Following on from my blog post on Amelia Earhart - New Evidence, comes this article from Discovery News:
Components of Amelia Earhart's plane might have floated for weeks in the waters of an uninhabited island in the southwestern Pacific republic of Kiribati, according to new analysis of a photograph taken three months after the disappearance of the glamorous aviator on July 2, 1937, during a record attempt to fly around the world at the equator.
Shot by British Colonial Service officer Eric R. Bevington in October 1937, during an expedition to assess the suitability for future settlement and colonization of Nikumaroro, a deserted island between Hawaii and Australia, the grainy photo has prompted a new expedition to find pieces of Earhart's long-lost Lockheed Electra aircraft.
"We will depart Honolulu on July 3rd aboard the University of Hawaii oceanographic research ship R/V Ka Imikai-O-Kanaloa. In about eight days we should get to Nikumaroro, where we will carry out a deep-water search for the wreckage," Ric Gillespie, executive director of The International Group for Historic Aircraft Recovery (TIGHAR) , told Discovery News.
Exactly 75 years after Amelia Earhart departed on her final flight before disappearing somewhere over the Pacific, an expedition team is searching for the wreckage of her plane using new methods and pursuing new hypotheses.

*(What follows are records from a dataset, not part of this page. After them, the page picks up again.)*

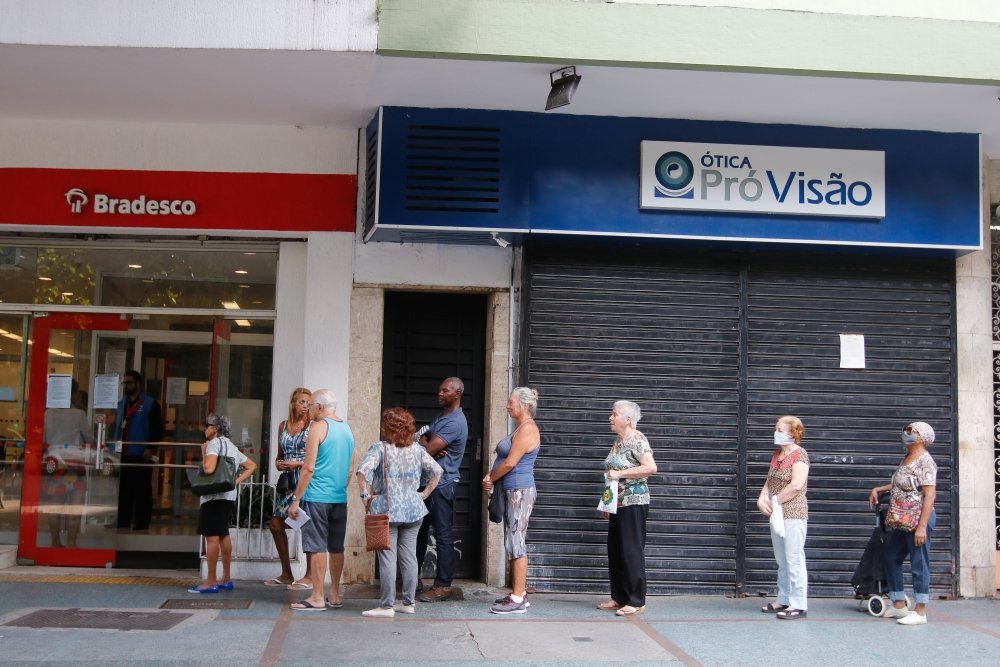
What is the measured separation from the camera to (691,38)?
7.71m

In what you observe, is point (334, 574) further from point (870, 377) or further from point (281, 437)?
point (870, 377)

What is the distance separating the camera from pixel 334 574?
8.06m

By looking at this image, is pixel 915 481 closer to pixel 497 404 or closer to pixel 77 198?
pixel 497 404

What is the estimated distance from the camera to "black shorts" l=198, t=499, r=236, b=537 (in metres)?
8.45

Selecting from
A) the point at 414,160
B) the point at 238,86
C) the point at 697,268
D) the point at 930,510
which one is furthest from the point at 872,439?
the point at 238,86

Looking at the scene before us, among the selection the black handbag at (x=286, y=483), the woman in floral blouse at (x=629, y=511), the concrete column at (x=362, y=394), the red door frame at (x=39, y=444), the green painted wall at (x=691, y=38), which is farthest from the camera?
the red door frame at (x=39, y=444)

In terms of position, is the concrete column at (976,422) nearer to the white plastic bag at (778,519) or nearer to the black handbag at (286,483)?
the white plastic bag at (778,519)

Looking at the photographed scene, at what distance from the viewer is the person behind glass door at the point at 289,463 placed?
8.42 m

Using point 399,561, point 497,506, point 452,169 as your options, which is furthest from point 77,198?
point 497,506

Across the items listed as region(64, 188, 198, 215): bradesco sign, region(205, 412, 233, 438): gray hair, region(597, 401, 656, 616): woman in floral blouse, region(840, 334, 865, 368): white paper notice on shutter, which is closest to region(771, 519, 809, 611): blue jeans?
region(597, 401, 656, 616): woman in floral blouse

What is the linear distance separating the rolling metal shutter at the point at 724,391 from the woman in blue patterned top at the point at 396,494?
148cm

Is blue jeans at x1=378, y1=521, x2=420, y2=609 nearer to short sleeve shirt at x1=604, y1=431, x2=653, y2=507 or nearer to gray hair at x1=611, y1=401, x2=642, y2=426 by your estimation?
short sleeve shirt at x1=604, y1=431, x2=653, y2=507

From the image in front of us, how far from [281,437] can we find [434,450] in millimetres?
1243

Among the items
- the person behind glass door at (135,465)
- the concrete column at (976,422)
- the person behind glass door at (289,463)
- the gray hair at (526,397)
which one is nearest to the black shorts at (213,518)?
the person behind glass door at (289,463)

Amelia Earhart, born in Kansas in 1897, is famous for being the first woman to complete a solo flight across the Atlantic Ocean. She also held a number of aviation speed records and played a major part in the formation of a professional women’s aviation group called the ninety-nines.On July 2 1937, near the end of a journey around the globe roughly following the equator, Earhart and her navigator, Fred Noonan, departed from Papua, New Guinea. They were bound for Howland Island in their Lockheed Model 10 Electra aircraft. They were never seen again and no trace of the airplane has since been found.